2) at the same time I'd found this paper http://citeseerx.ist.psu.edu/viewdoc/summary?doi=10.1.1.159.8361 about paralleling Belief Propagation. It's a more general case analog of Viterbi for loopless Markov Random Fields. Here I found the strict proof of minimum running time and some algorithm for approximate segmentation called Residual Splash which scales linearly and allows to tradeoff between speed and accuracy. I think it will be very cool thing if there will be way to implement it in mapreduce instead of "difficult case". I'll think on it in background.
3) I'd implement a chunk processing utility (PrepareChunk class) in a way other Mahout tools implemented.
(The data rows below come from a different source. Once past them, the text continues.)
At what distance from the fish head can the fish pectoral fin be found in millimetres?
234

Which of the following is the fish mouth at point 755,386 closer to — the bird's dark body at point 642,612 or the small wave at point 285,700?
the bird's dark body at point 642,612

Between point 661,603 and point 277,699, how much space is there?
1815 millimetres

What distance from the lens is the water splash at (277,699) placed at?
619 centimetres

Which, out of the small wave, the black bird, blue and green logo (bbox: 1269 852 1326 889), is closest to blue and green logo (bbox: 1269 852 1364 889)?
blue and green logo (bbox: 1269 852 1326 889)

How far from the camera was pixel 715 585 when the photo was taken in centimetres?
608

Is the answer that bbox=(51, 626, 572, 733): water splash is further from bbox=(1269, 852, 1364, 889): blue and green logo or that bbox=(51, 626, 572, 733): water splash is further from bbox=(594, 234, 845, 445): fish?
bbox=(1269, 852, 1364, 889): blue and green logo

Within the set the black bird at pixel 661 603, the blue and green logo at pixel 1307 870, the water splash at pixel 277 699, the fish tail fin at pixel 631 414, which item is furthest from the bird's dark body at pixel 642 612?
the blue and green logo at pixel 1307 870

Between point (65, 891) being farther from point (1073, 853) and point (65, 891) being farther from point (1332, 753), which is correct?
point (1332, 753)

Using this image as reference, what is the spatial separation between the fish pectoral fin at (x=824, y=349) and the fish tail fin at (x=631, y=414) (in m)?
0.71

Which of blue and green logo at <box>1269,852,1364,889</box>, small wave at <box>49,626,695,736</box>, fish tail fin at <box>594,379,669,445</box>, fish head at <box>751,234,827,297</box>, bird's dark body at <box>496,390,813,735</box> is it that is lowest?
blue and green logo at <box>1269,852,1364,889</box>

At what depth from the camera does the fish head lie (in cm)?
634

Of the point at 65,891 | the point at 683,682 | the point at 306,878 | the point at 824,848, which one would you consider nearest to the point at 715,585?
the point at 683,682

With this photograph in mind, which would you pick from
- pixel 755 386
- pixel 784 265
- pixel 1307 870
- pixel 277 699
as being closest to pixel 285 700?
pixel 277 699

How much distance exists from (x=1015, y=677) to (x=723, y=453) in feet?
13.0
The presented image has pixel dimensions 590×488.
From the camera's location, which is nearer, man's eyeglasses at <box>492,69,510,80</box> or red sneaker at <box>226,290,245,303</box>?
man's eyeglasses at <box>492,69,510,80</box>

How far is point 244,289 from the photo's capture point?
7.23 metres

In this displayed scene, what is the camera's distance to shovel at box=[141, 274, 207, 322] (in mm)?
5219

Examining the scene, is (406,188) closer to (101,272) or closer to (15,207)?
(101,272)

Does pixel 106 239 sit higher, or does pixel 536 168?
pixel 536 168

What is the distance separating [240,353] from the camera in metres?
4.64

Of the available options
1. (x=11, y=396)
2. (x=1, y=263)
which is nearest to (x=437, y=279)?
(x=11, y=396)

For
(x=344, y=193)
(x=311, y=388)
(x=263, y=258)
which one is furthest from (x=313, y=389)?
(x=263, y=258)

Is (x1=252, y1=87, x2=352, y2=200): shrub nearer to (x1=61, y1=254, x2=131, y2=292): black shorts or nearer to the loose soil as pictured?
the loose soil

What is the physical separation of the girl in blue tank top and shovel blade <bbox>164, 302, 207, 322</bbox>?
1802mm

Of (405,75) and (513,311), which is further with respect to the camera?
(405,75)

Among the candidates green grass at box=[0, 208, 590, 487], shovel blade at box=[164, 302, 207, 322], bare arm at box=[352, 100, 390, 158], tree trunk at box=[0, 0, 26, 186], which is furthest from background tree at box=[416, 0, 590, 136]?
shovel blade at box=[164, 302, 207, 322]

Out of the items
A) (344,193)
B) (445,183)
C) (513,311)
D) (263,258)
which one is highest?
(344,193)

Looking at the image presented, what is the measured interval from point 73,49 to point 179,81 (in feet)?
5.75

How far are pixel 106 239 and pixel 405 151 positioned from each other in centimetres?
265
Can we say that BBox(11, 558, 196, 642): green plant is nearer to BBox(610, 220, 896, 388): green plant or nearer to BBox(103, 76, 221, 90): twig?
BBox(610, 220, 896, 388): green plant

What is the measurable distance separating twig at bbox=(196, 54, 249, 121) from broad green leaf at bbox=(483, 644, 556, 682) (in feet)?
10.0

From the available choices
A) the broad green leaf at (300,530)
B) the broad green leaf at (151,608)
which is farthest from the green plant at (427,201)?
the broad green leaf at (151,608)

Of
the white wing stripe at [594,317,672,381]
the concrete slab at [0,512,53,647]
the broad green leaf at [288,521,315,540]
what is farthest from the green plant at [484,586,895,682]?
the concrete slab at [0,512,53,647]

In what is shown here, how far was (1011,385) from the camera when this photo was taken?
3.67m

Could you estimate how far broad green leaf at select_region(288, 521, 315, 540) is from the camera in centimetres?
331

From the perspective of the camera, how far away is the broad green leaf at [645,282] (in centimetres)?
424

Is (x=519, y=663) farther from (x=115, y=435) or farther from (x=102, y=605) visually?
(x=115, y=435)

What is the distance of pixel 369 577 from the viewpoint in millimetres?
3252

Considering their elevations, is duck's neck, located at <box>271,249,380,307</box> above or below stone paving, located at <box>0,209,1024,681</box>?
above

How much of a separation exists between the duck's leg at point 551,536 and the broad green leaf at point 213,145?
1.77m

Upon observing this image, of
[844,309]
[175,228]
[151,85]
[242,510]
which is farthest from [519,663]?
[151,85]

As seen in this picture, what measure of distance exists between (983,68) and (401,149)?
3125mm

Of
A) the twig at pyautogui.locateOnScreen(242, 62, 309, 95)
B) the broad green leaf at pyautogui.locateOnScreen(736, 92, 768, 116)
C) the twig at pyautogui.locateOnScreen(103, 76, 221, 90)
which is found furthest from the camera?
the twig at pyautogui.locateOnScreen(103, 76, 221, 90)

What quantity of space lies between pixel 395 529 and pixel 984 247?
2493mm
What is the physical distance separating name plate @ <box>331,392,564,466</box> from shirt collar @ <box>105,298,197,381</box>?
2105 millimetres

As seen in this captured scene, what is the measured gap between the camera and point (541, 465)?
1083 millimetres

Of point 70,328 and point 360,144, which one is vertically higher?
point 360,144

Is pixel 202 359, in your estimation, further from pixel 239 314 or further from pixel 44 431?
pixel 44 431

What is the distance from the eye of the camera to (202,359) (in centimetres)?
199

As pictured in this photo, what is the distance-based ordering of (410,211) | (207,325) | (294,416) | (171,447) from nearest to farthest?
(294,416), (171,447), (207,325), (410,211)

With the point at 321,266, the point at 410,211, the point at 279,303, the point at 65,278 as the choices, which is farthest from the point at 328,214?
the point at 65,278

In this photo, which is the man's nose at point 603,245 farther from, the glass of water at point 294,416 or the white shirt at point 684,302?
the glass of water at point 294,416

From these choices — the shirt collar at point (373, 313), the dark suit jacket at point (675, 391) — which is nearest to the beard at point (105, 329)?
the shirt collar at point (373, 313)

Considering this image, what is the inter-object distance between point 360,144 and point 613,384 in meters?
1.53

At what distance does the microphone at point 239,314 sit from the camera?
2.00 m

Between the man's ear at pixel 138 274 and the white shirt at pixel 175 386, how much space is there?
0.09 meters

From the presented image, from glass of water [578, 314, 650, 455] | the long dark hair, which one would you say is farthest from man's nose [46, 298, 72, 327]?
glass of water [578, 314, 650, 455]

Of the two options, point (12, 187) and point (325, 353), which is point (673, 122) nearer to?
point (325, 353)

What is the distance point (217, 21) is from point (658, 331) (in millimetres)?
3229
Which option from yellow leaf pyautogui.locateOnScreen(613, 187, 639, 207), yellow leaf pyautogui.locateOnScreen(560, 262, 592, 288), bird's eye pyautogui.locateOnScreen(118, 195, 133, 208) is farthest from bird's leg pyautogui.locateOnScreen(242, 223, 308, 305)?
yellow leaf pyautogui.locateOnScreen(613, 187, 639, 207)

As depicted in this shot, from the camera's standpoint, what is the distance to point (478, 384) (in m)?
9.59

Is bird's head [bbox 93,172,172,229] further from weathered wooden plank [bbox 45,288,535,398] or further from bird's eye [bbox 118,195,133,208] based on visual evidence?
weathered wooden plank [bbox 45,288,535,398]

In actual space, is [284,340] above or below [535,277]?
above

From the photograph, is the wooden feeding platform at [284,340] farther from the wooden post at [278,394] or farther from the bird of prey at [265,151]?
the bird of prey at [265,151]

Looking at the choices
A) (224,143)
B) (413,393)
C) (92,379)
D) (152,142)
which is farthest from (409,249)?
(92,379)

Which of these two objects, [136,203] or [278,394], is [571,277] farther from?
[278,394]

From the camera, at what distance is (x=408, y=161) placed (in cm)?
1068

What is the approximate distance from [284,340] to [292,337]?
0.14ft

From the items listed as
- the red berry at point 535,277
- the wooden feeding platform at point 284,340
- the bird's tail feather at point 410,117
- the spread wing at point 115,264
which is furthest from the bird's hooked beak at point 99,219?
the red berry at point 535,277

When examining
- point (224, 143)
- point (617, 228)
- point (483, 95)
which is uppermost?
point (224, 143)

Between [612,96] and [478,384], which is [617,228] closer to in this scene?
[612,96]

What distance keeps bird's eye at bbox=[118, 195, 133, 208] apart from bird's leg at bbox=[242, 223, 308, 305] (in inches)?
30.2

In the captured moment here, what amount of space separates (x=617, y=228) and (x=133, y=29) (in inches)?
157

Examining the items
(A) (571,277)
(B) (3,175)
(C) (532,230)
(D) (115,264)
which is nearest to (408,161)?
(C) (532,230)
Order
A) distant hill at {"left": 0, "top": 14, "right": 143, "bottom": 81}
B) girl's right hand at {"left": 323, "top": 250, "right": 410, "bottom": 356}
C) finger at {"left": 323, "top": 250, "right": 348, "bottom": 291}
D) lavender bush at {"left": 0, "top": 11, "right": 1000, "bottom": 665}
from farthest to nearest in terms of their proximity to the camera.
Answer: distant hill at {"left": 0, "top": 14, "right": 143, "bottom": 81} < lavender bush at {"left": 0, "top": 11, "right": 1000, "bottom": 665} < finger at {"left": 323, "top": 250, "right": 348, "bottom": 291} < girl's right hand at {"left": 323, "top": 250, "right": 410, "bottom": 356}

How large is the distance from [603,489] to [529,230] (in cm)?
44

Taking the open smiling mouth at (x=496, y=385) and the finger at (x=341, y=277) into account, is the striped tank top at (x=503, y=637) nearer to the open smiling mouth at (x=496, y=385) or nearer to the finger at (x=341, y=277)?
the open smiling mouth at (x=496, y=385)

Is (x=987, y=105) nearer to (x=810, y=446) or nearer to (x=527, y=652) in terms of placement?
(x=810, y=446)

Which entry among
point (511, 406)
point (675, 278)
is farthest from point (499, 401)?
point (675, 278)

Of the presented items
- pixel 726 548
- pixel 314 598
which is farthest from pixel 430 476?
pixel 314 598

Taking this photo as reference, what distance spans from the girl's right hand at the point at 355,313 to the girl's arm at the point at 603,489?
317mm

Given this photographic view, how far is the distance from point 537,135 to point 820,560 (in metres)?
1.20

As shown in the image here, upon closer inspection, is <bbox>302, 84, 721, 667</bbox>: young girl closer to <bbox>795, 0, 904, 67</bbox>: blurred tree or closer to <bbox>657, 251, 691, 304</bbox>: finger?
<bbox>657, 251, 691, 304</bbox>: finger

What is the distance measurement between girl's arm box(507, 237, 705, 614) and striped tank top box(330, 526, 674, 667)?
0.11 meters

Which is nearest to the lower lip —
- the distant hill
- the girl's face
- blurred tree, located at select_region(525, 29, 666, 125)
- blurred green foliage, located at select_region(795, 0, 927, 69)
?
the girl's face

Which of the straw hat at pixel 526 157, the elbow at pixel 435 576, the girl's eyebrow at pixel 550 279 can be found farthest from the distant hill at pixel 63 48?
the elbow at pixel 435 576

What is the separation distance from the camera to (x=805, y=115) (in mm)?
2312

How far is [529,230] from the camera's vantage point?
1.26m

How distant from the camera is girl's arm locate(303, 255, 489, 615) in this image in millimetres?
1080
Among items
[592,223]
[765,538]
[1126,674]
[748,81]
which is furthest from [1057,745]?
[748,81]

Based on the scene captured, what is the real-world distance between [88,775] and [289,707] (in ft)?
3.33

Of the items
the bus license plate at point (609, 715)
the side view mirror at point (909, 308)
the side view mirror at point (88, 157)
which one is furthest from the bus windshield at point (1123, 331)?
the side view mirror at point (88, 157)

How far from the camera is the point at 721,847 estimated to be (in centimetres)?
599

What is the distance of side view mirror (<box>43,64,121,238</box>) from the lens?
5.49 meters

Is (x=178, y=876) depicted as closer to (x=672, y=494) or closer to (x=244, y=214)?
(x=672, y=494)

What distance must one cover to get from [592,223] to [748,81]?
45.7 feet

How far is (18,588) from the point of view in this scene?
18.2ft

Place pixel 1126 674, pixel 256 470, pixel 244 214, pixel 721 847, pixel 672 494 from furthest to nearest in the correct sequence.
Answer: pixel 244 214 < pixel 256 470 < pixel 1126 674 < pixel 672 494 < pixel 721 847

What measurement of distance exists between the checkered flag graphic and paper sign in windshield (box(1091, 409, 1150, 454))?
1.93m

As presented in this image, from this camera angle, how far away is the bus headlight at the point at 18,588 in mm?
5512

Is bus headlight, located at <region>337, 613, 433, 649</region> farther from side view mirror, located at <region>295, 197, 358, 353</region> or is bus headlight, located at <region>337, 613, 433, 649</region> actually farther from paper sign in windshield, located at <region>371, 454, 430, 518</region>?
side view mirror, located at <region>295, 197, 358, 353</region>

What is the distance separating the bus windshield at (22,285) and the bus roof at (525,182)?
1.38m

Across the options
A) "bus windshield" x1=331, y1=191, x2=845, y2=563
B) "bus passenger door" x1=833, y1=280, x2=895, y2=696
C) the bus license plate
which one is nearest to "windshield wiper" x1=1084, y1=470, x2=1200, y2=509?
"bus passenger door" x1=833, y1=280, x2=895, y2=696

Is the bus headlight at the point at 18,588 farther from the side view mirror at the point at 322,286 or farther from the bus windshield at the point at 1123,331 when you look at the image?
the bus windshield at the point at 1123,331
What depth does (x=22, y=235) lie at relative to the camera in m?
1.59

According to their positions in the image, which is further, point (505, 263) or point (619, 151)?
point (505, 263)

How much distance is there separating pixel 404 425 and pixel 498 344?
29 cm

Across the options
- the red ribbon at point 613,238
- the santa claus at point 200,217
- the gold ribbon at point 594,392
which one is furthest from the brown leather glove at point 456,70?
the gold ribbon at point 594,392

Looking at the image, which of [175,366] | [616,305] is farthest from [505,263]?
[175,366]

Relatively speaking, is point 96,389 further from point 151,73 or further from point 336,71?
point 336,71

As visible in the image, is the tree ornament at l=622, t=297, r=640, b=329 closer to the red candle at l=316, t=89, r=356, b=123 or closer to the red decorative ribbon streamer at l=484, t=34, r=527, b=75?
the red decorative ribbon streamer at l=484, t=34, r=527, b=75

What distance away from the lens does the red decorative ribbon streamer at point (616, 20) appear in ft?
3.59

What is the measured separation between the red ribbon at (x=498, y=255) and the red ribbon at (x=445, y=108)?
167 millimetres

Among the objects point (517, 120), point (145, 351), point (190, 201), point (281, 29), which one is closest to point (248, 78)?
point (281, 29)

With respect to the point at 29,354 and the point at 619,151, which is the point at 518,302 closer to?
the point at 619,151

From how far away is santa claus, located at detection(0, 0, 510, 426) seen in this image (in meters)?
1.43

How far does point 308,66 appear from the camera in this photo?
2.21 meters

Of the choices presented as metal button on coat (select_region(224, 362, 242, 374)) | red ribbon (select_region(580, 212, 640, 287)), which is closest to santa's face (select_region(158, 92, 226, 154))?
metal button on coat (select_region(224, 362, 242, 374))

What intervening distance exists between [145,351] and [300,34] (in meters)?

It takes a set of input files/directories, splits them and writes into SequenceFiles, one for the each chunk processing phase.
4) I tried to initiate a communication with Dhruv to make our projects compatible at interface level and to share some experience in HMM, I hope it will be ok.
Here's the detailed chunk processing scheme now:
1) inputs are split into chunks as [(input_name, chunk_number), observations].
2) for each chunk number map the chunk data and the initial probability data which is formatted as [(input_name, chunk_number), probabilities]. Both observations and probabilities are instances of GenericViterbiData class to make them able to appear in one reduce flow.
3) reducer receives the (input_name, chunk_number), [observations, probabilities] and performs the forward algorithm on the observations with provided initial probabilities (which are taken the previous chunks) and emits (input_name, chunk_number+1), resulting probabilities. This output is saved in the input directory of the next chunk input data. Also it stores the optimal path matrix in the sequence files with the same keys somewhere.
4) after the last chunk was processed by forward algorithm, we may perform the backward algorithm by the same manner collecting the optimal path.
This scheme is much more effective than naive approach I described in the proposal. It reduces I/O and makes the algorithm be able to handle amounts of data that do not fit into memory. The only requirement is that chunk of desired size must fit.